**Metin Parçası**:
□ □ □ □ □

10 Mayıs 2008 Cumartesi

Dernek başkanımızın, Haydar Aliyev'i anma toplantısı için hazırladığ konuşma

Haydar Aliyev anma toplantısı,

Sevgili dostlar, bugün, Haydar Aliyev’in 85. doğum gününde, onu anmak için burada toplandık.
İzmir’de yaşayan Azerbaycanlılar ve dostları olarak istedik ki, Ölümsüz Liderin, 1992 ve 1997 yılında İzmir’e yaptığı iki ziyarete yad ederek, onu analım.

Haydar Aliyev’in kişiliği, onun Azerbaycan halkına yaptıkları, onun Azerbaycan tarihindeki yeri konusunda günlerdir Azerbaycan Televizyonları ve Azerbaycan basını gereken her şeyi söyledi.

□ □ □ □ □

**Verilen Görevler**:
1. Haydar Aliyev anma konuşmasında "Dernek başkanımızın, Haydar" sözlerinden "ederek, onu analım." sözlerine kadar uzanan bölümün tamamını hiçbir değişiklik yapmadan çoğaltınız.
2. Haydar Aliyev anma konuşmasını kaldığı yerden alıp sürdürünüz.

□ □ □ □ □

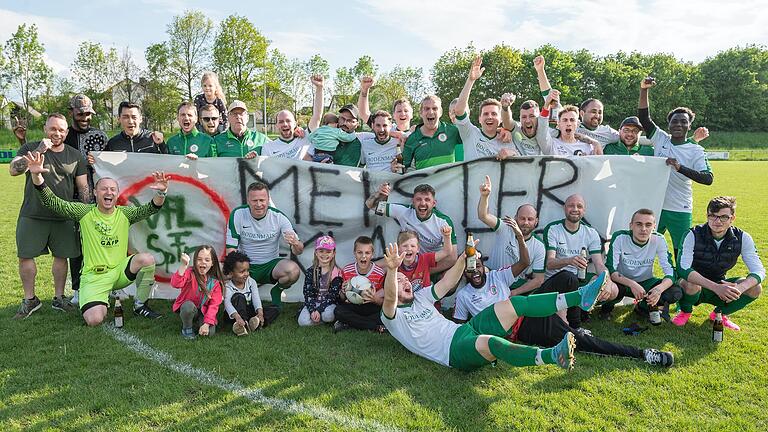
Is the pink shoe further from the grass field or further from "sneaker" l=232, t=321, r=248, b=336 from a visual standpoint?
"sneaker" l=232, t=321, r=248, b=336

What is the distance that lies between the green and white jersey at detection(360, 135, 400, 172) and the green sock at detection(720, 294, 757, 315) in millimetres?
4215

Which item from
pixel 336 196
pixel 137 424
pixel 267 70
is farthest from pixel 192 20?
pixel 137 424

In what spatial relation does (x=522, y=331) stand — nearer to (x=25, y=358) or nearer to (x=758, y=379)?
(x=758, y=379)

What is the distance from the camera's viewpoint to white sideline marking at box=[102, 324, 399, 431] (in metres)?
3.76

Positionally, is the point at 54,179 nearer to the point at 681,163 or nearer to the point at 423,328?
the point at 423,328

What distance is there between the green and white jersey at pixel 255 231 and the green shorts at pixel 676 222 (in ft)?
16.0

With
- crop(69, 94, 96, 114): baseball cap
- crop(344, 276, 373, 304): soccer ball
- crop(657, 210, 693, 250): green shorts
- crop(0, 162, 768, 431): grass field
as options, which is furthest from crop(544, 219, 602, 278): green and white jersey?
crop(69, 94, 96, 114): baseball cap

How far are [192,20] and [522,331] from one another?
5036cm

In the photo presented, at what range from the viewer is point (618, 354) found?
480 cm

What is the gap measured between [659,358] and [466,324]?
1732 millimetres

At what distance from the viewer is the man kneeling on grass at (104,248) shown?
5750 mm

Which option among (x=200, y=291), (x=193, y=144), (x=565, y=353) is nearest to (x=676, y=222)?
(x=565, y=353)

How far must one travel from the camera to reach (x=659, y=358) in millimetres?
4621

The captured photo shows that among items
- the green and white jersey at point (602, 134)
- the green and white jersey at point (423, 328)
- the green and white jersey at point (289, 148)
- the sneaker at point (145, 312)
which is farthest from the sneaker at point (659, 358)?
the sneaker at point (145, 312)
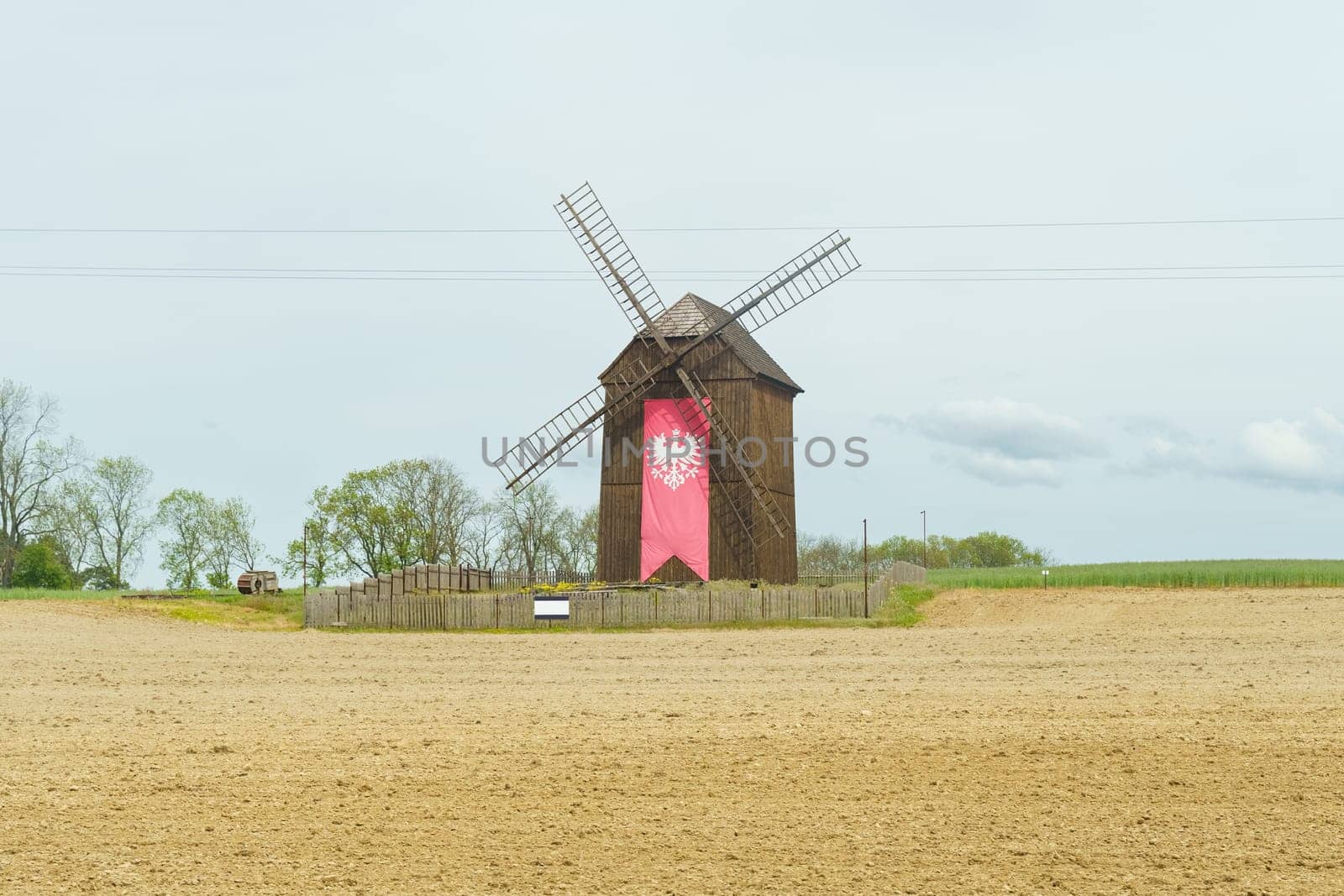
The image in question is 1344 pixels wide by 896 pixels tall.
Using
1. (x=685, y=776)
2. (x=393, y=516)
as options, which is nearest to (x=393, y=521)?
(x=393, y=516)

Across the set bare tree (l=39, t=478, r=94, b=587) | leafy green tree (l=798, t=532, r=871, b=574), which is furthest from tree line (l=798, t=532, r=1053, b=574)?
bare tree (l=39, t=478, r=94, b=587)

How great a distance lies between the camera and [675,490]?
39.4 metres

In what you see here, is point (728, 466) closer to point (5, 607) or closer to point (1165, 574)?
point (1165, 574)

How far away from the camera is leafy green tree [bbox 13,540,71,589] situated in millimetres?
60875

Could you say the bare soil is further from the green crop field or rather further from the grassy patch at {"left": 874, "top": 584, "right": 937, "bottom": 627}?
the green crop field

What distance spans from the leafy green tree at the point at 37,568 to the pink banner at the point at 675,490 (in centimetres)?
→ 3536

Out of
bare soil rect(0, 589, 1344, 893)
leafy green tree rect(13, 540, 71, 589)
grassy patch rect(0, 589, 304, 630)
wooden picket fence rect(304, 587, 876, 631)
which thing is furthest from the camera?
leafy green tree rect(13, 540, 71, 589)

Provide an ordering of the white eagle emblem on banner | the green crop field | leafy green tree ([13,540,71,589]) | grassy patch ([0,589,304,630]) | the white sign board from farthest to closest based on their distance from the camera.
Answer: leafy green tree ([13,540,71,589]), the green crop field, grassy patch ([0,589,304,630]), the white eagle emblem on banner, the white sign board

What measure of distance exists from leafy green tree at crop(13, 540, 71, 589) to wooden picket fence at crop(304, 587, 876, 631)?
30.1 m

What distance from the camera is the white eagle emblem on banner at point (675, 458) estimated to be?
129 ft

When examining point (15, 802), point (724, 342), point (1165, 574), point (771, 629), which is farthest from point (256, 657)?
point (1165, 574)

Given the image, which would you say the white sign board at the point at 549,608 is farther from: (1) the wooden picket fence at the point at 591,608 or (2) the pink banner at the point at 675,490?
Result: (2) the pink banner at the point at 675,490

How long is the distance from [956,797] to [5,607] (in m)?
34.6

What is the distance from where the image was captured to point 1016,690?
20.0m
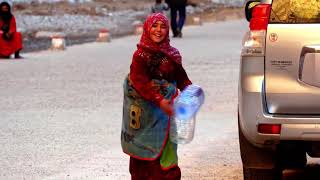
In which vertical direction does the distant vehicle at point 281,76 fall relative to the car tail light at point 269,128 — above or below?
above

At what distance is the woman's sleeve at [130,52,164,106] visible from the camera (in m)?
5.60

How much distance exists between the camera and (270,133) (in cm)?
578

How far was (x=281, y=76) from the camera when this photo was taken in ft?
18.9

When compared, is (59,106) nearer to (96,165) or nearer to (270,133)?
(96,165)

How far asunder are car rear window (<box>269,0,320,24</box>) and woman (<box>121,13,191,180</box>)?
2.43 ft

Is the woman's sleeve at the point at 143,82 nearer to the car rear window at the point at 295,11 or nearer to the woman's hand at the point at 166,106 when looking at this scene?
the woman's hand at the point at 166,106

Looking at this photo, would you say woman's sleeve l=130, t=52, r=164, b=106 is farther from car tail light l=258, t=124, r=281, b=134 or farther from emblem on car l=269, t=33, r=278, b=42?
emblem on car l=269, t=33, r=278, b=42

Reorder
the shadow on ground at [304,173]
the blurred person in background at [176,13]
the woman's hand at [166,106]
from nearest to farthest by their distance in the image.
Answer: the woman's hand at [166,106] < the shadow on ground at [304,173] < the blurred person in background at [176,13]

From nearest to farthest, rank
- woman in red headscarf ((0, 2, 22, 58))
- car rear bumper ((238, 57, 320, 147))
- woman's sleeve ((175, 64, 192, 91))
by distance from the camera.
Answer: car rear bumper ((238, 57, 320, 147)) < woman's sleeve ((175, 64, 192, 91)) < woman in red headscarf ((0, 2, 22, 58))

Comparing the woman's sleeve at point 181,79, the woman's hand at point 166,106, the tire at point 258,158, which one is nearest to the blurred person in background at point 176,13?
the tire at point 258,158

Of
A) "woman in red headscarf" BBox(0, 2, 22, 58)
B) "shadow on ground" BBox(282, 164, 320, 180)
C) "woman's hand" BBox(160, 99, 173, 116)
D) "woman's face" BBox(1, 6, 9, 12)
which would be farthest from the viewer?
"woman's face" BBox(1, 6, 9, 12)

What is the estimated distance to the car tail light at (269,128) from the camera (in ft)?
18.9

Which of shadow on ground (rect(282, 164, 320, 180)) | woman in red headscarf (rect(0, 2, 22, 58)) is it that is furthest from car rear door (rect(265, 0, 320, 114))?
woman in red headscarf (rect(0, 2, 22, 58))

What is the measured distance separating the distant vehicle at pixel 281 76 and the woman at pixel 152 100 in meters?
0.52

□ □ □ □ □

**Alıştırma Yanıtları**:
1.
Dernek başkanımızın, Haydar Aliyev'i anma toplantısı için hazırladığ konuşma

Haydar Aliyev anma toplantısı,

Sevgili dostlar, bugün, Haydar Aliyev’in 85. doğum gününde, onu anmak için burada toplandık.
İzmir’de yaşayan Azerbaycanlılar ve dostları olarak istedik ki, Ölümsüz Liderin, 1992 ve 1997 yılında İzmir’e yaptığı iki ziyarete yad ederek, onu analım.

2.
Bizde bu gün onu, İzmir ziyaretleriyle yad etmeyi uygun bulduk.

Haydar Aliyev İzmir’e ilk ziyaretini 4-7 Haziran 1992 tarihinde gerçekleştirdi. O tarihlerde İzmir’de düzenlenen "3. İktisat Kongresi"ne katılmak için geldi.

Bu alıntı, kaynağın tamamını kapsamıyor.